Task instructions: Reproduce exactly the opening lines of the listing, stopping after the line that contains "genus: Connochaetes" and including it.

*** Opening of Exercise data ***

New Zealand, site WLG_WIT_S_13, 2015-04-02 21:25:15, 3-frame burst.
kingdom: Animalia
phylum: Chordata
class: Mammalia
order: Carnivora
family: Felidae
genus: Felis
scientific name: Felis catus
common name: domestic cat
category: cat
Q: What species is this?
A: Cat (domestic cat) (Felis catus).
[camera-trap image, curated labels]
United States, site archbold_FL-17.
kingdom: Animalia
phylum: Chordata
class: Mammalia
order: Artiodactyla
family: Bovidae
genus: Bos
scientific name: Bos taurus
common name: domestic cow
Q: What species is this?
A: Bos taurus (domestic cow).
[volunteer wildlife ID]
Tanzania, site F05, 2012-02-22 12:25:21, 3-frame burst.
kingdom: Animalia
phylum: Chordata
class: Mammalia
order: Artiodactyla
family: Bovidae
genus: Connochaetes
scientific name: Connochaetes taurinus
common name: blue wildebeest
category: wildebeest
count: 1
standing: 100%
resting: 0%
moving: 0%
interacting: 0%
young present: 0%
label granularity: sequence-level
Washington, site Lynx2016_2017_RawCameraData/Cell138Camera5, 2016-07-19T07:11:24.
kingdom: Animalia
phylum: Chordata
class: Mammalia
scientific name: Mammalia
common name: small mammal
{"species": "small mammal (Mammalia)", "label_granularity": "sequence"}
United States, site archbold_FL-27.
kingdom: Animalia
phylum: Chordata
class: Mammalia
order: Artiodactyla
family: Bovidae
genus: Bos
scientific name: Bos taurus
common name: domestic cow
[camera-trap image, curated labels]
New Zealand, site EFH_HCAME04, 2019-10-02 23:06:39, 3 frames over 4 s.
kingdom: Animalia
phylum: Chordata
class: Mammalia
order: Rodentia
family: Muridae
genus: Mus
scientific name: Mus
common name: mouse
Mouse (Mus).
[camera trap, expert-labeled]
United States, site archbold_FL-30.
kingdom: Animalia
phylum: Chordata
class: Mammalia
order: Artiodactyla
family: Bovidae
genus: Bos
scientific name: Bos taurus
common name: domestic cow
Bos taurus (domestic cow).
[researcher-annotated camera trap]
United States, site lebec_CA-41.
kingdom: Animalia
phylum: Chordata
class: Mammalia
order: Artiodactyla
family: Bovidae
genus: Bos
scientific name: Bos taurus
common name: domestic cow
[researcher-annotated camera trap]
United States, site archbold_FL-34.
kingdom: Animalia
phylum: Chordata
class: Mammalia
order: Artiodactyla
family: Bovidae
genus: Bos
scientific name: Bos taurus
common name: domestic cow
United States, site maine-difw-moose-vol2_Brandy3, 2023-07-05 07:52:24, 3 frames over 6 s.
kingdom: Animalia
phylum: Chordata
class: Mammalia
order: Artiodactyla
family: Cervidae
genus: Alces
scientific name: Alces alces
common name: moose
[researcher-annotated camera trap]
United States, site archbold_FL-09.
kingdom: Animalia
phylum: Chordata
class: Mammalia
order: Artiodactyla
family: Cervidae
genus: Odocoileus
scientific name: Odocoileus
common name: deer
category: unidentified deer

*** Close of Exercise data ***

Response to this exercise:
New Zealand, site WLG_WIT_S_13, 2015-04-02 21:25:15, 3-frame burst.
kingdom: Animalia
phylum: Chordata
class: Mammalia
order: Carnivora
family: Felidae
genus: Felis
scientific name: Felis catus
common name: domestic cat
category: cat
Q: What species is this?
A: Cat (domestic cat) (Felis catus).
[camera-trap image, curated labels]
United States, site archbold_FL-17.
kingdom: Animalia
phylum: Chordata
class: Mammalia
order: Artiodactyla
family: Bovidae
genus: Bos
scientific name: Bos taurus
common name: domestic cow
Q: What species is this?
A: Bos taurus (domestic cow).
[volunteer wildlife ID]
Tanzania, site F05, 2012-02-22 12:25:21, 3-frame burst.
kingdom: Animalia
phylum: Chordata
class: Mammalia
order: Artiodactyla
family: Bovidae
genus: Connochaetes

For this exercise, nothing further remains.